Innovationsland Steiermark: Bures und
 Voves zeichnen steirische Frontrunner aus

 

erstellt am
24. 06. 13
14.00 MEZ

Die Steiermark ist Österreichs Innovations- und Industrieland Nummer eins
Graz/Wien (bmvit) - Österreichweit ist die Steiermark jenes Bundesland mit den höchsten Forschungsausgaben (Forschungsquote 4,3 %, Österreichweit: 2,81%) und einer hohen Dichte an innovativen Unternehmen und Exzellenzzentren. "Die steirischen Top-Unternehmen beweisen uns täglich: Das beste Rezept für Wettbewerbsfähigkeit und Beschäftigung ist Forschung und Innovation", so Innovationsministerin Doris Bures bei der Veranstaltung "Innovationsland Steiermark", die am 24.06. im Dom im Berg in Graz stattfand.
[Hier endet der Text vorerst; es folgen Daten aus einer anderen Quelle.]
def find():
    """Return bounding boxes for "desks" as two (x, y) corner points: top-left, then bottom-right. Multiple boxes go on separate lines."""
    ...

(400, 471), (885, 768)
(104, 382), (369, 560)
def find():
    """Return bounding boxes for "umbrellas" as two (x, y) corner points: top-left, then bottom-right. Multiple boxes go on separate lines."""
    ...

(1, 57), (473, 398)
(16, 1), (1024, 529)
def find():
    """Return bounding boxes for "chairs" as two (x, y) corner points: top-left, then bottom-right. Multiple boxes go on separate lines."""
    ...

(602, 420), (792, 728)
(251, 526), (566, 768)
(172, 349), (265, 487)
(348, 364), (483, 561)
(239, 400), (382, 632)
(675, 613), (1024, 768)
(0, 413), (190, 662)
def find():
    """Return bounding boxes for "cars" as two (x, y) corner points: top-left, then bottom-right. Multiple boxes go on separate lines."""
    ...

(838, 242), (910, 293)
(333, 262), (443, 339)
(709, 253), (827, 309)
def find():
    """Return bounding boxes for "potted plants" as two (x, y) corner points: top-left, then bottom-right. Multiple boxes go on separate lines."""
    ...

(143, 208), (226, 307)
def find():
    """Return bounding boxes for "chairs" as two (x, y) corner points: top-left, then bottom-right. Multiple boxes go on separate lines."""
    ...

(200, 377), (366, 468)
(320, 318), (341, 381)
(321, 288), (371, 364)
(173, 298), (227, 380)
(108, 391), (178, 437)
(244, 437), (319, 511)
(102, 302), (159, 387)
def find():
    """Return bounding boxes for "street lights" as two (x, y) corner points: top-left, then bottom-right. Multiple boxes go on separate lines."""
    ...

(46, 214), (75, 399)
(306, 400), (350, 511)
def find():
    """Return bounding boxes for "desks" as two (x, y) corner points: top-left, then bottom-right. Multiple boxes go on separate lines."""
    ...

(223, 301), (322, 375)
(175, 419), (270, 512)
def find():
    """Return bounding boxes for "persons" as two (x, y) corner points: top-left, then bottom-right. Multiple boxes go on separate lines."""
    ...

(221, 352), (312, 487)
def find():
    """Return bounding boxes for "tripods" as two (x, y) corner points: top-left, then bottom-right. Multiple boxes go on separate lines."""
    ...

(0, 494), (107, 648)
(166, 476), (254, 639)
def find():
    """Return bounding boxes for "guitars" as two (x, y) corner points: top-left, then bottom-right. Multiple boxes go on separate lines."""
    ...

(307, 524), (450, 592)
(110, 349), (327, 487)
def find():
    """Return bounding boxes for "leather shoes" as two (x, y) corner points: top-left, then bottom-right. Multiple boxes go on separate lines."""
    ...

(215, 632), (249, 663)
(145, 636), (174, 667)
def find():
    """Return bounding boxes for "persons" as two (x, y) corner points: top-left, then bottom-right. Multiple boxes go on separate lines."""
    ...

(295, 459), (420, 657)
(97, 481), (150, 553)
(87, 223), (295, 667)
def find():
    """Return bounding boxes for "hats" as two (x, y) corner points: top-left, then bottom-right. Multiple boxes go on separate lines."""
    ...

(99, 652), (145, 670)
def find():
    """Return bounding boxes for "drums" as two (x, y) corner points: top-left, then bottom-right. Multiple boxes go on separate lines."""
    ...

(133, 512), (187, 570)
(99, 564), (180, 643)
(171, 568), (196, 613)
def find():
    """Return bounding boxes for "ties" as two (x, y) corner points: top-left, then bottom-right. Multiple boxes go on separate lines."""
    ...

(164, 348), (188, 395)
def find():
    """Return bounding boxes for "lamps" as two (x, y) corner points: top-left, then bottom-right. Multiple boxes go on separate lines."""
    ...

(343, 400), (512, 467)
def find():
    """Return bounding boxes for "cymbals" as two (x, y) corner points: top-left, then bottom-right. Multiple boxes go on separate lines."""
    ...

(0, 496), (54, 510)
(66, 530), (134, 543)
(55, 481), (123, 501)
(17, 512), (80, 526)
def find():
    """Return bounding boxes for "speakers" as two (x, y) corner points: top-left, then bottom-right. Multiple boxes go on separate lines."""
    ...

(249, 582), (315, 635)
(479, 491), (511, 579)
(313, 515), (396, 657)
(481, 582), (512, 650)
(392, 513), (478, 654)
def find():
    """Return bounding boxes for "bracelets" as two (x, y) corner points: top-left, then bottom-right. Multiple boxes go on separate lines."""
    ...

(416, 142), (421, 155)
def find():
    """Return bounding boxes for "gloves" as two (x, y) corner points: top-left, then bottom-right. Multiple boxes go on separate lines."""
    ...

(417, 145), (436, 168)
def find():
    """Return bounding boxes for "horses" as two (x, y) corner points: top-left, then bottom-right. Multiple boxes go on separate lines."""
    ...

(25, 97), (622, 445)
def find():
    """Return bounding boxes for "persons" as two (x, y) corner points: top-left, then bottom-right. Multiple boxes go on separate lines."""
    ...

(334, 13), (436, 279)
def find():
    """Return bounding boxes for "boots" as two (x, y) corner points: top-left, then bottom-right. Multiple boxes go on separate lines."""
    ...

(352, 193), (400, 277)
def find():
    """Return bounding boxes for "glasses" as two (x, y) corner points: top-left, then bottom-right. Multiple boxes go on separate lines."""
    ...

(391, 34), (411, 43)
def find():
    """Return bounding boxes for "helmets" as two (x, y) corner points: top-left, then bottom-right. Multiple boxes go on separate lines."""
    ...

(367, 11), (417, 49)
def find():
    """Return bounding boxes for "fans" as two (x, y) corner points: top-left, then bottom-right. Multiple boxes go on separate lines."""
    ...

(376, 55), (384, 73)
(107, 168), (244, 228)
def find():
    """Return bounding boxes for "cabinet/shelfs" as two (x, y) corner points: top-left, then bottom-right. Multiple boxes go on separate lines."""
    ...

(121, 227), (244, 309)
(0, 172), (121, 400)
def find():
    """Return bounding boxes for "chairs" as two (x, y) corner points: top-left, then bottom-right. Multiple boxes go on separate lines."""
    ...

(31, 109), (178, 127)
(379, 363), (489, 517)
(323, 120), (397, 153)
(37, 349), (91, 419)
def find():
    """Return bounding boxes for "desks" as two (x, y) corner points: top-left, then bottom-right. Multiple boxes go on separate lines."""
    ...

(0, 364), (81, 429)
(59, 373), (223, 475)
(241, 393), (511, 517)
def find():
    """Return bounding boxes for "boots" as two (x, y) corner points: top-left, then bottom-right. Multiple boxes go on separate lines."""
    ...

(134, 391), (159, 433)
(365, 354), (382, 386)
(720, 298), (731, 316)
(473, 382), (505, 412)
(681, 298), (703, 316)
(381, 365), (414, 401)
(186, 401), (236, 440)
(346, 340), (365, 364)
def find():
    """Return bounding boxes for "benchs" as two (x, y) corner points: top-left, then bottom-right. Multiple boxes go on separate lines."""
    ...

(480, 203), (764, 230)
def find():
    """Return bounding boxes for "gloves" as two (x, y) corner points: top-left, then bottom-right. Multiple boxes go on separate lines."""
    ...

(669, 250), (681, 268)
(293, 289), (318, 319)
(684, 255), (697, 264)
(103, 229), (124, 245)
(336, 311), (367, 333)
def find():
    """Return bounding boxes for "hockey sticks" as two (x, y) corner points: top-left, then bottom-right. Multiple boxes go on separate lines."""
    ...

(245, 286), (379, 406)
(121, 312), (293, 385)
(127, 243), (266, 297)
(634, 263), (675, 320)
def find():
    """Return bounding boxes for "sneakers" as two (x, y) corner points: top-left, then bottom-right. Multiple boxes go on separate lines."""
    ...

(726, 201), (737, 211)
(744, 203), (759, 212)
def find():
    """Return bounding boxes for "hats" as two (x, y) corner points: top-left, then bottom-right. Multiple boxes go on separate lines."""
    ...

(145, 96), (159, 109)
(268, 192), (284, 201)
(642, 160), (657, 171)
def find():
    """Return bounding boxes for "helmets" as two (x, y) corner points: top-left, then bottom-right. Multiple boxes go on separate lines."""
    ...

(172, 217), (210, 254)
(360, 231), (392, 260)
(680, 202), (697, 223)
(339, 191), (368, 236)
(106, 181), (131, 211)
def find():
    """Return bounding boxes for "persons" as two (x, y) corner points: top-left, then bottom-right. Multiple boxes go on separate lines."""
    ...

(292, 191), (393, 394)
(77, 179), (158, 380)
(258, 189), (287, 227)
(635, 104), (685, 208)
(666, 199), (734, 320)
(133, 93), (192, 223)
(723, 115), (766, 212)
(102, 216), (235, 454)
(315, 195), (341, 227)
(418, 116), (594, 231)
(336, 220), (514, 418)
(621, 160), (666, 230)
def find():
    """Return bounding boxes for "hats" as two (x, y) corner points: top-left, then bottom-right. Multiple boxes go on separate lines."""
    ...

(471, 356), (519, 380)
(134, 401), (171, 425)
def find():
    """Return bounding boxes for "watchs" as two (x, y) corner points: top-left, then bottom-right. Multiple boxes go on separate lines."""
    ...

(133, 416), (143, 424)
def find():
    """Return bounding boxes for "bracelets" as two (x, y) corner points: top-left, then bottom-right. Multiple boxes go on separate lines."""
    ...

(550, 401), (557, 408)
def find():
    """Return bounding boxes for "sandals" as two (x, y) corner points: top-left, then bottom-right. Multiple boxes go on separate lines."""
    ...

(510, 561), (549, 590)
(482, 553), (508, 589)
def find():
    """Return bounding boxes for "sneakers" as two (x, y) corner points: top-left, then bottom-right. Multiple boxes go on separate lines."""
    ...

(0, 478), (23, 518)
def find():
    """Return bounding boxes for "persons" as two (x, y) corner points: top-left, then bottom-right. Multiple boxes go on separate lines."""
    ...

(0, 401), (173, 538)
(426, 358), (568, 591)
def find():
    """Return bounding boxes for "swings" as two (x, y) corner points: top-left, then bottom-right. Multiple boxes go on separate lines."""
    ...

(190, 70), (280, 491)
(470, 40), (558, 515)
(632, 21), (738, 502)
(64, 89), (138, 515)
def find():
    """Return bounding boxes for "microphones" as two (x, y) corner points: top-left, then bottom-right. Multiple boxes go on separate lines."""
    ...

Bei der Veranstaltung wurden die fünf steirischen Top-Unternehmen Andritz AG, Anton Paar GmbH, AT&S, AVL und Böhler Schmiedtechnik von Innovationsministerin Doris Bures und Landeshauptmann Franz Voves ausgezeichnet. "Die Steiermark zeigt, dass ein gutes Zusammenspiel von Bund, Ländern und der Wirtschaft den idealen Nährboden für Innovation und Erfolge auf den globalen Märkten bildet", so Landeshauptmann Franz Voves. "Innovation ist aber vor allem auch der Königsweg für die Schaffung und Sicherung von Arbeitsplätzen".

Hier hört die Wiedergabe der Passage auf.